TLP cannot really extricate himself from this condition of Online Believers, nor can he do so with the therapeutic way of thinking. He is, of course, an actual trained psychiatrist, so the process of detaching from therapeutic notions is far more difficult than the uninvolved individual. He will make attempts at this, though, as one can see in this passage:
Quote:Once psychoanalysis became widely understood, then there was no need for psychoanalysts, what secret could they help you discover that you didn't already know? The Oedipus Complex? It's been commercially packaged and marketed as a Secret® truth and you may not buy it but it's the only truth that's available in stores, and coffeehouses, and public agoras of all kinds, such is the tyranny of knowledge.

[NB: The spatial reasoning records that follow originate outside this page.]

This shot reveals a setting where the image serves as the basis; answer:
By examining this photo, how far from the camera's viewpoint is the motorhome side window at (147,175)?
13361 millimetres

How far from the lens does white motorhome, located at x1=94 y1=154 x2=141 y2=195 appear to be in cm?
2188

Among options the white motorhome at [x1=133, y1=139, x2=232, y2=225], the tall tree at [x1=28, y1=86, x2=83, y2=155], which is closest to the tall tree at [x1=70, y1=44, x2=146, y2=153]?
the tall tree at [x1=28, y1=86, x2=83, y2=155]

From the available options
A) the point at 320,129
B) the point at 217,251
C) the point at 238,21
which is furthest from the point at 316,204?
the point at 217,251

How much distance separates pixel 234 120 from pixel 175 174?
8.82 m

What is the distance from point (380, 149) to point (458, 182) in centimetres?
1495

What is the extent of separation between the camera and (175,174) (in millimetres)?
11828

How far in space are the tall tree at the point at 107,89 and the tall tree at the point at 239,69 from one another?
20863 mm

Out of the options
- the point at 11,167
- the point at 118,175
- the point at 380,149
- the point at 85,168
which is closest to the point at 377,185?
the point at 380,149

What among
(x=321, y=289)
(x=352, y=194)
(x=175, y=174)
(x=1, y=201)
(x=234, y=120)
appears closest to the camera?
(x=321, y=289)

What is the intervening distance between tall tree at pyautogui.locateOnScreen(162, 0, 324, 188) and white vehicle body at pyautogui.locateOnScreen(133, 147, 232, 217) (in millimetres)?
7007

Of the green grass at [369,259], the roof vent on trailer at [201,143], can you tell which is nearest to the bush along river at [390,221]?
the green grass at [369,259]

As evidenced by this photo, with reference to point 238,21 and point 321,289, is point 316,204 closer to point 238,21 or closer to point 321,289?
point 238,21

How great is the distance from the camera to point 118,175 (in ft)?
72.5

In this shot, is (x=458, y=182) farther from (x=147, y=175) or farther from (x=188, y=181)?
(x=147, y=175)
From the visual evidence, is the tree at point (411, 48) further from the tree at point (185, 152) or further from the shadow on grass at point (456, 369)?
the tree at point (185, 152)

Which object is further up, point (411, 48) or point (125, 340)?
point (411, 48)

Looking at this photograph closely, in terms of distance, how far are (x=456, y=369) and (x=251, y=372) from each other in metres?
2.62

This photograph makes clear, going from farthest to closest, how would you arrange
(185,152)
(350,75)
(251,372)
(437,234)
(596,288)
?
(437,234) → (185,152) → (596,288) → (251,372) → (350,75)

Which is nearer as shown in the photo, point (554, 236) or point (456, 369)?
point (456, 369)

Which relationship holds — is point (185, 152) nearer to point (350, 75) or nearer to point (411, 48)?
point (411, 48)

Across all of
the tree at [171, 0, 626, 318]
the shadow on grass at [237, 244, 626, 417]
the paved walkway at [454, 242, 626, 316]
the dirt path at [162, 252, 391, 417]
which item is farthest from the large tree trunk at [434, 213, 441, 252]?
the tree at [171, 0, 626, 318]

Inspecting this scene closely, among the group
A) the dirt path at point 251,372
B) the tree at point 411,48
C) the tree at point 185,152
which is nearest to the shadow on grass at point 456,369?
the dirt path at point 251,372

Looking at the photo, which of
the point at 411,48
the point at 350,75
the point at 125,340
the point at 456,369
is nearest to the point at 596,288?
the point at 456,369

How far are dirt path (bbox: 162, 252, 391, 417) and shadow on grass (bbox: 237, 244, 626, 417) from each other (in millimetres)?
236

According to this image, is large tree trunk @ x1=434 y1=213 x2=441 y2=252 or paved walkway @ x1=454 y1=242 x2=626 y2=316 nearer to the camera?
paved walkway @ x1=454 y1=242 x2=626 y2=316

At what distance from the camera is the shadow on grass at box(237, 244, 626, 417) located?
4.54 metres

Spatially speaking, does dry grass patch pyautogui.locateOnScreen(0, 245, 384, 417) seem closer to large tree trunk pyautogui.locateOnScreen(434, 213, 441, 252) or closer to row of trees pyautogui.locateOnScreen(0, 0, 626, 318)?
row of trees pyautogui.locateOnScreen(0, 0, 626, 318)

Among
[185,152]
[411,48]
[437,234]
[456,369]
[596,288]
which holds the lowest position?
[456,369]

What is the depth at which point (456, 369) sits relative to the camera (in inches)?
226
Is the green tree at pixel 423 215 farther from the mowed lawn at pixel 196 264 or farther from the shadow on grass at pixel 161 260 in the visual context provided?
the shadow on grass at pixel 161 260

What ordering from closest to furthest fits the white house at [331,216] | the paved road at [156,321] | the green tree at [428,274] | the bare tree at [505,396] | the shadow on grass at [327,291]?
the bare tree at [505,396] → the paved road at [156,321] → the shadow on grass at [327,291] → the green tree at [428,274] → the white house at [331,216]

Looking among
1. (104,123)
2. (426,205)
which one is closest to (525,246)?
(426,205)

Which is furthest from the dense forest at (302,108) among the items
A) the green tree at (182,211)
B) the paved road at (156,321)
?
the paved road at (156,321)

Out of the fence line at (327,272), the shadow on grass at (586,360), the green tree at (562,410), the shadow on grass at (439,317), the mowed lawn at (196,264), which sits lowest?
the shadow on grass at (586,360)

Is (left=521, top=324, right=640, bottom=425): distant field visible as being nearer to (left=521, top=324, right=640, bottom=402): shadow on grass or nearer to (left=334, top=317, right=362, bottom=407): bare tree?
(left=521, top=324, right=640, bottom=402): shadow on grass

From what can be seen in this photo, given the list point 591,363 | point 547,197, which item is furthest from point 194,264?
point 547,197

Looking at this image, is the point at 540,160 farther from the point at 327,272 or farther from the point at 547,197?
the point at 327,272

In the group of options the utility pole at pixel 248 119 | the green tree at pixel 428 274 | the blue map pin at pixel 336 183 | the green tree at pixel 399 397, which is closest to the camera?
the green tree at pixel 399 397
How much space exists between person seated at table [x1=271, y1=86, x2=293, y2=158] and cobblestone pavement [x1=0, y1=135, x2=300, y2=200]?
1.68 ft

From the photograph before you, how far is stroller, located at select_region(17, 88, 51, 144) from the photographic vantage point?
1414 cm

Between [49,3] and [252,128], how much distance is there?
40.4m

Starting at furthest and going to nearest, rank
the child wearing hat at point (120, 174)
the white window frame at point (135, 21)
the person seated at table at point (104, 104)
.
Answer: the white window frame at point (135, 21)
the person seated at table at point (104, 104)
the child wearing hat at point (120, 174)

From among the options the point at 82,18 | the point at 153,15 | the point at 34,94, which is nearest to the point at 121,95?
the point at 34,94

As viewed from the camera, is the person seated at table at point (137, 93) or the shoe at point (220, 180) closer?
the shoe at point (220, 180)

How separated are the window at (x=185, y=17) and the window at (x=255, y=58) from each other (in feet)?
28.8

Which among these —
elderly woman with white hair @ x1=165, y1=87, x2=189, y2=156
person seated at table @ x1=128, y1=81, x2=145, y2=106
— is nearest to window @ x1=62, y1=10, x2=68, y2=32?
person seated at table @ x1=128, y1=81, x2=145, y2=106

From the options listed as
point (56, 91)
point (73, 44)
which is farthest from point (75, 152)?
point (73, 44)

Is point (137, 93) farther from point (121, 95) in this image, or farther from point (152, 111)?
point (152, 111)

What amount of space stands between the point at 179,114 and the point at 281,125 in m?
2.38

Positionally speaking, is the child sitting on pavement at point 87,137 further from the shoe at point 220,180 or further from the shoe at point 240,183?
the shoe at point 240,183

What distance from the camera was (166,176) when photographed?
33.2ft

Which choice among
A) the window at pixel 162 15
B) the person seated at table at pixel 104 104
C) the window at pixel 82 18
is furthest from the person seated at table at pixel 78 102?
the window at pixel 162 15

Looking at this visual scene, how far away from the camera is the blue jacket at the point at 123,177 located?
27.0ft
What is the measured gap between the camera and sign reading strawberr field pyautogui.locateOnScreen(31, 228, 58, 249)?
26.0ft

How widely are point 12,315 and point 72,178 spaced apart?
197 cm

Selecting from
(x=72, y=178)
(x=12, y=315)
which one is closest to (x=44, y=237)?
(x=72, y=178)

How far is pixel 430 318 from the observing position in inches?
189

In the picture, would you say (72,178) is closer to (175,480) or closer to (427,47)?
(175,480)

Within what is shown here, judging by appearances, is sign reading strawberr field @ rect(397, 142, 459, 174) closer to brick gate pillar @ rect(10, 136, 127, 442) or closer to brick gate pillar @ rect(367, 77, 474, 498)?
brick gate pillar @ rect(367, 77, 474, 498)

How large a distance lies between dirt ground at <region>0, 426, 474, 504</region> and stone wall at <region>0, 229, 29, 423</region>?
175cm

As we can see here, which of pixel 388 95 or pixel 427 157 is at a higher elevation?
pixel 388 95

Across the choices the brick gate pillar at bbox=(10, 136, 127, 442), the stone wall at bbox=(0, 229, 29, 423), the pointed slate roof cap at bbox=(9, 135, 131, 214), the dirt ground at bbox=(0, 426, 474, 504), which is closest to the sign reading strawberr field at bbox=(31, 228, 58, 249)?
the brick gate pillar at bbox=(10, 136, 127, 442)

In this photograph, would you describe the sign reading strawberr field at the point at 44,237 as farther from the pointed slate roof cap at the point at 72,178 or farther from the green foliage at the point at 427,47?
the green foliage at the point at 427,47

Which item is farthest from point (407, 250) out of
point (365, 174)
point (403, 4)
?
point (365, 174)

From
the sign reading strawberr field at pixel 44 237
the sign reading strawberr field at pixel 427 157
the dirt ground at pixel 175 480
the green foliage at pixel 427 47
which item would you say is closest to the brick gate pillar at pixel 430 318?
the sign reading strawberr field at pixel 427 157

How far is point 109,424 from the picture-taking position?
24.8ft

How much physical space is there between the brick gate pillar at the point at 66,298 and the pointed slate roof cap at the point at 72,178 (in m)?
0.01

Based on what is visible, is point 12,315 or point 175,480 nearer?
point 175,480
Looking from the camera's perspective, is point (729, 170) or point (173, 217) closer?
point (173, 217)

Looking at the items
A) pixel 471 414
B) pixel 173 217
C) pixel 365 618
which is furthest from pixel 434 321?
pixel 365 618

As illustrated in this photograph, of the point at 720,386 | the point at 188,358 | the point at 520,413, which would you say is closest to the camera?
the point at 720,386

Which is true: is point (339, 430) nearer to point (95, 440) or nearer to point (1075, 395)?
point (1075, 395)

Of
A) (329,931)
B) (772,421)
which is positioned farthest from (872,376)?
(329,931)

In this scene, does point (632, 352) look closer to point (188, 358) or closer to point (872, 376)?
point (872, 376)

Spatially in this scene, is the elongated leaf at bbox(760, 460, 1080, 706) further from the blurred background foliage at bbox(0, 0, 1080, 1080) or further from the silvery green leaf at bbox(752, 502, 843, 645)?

However, there is still something to be desired. The futility of the explanation is that, if the unconscious of our present time is so adamant to avoid accountability, imagination, and initiative, the dismantlement of psychoanalysis will still not eliminate the need. Instead of Freud or Lacan or Bruce Fink, it is TLP who can invite you on a journey to the Secret®, badgering you the entire way. And, needless to say, the preeminence of therapeutic thinking will remain in his writings, even his stated purpose in SP isn't to help you.
The result is that, even when he bemoans the presence of psychoanalytic thinking or secondary sources in SP, his words will be used for a similar purpose. As a consequence, his blog and his writings help to further a therapeutic conception across the Internet. Like with the popularization of the term narcissism, we may see something similar happen in the future with the interpretations given in SP — that is only a possibility, but worth thinking about.

This post was written over the course of three days and different portions were revised, so if there are unclear details I will reply in due time. As said in another thread, I hope this does not appear like empty rambling.
(07-08-2023, 06:58 PM)JohnTrent Wrote: [ -> ]This post was written over the course of three days and different portions were revised, so if there are unclear details I will reply in due time. As said in another thread, I hope this does not appear like empty rambling.

Don't worry. This is very nice work. Thank you for catching us up on the current state of TLP. I don't think there's any chance of me getting through a whole book of his. And I greatly appreciate the original thoughts here as well.
A Salotrean once called TLP "a Jewish moralist" and that's really the best way to understand him. I believe he used to have a neocon blog which was mentioned on Partial Objects where he defended the Iraq War and you can see the residue of his neocon roots in his focus on Islamic terrorism and honor killings as examples of "narcissism".

The problem with psychology is that it generally defines health as the absence of pathology; psychology begins and ends with pathology. Psychology considers the mind in isolation from objective reality as a sort of inferior doppelganger. If this separation is assumed to represent an original truth then there is no way of negating it -- but this is its attraction for a certain kind of person. It offers the possibility of endless suspicion and critique of whatever it is aimed at.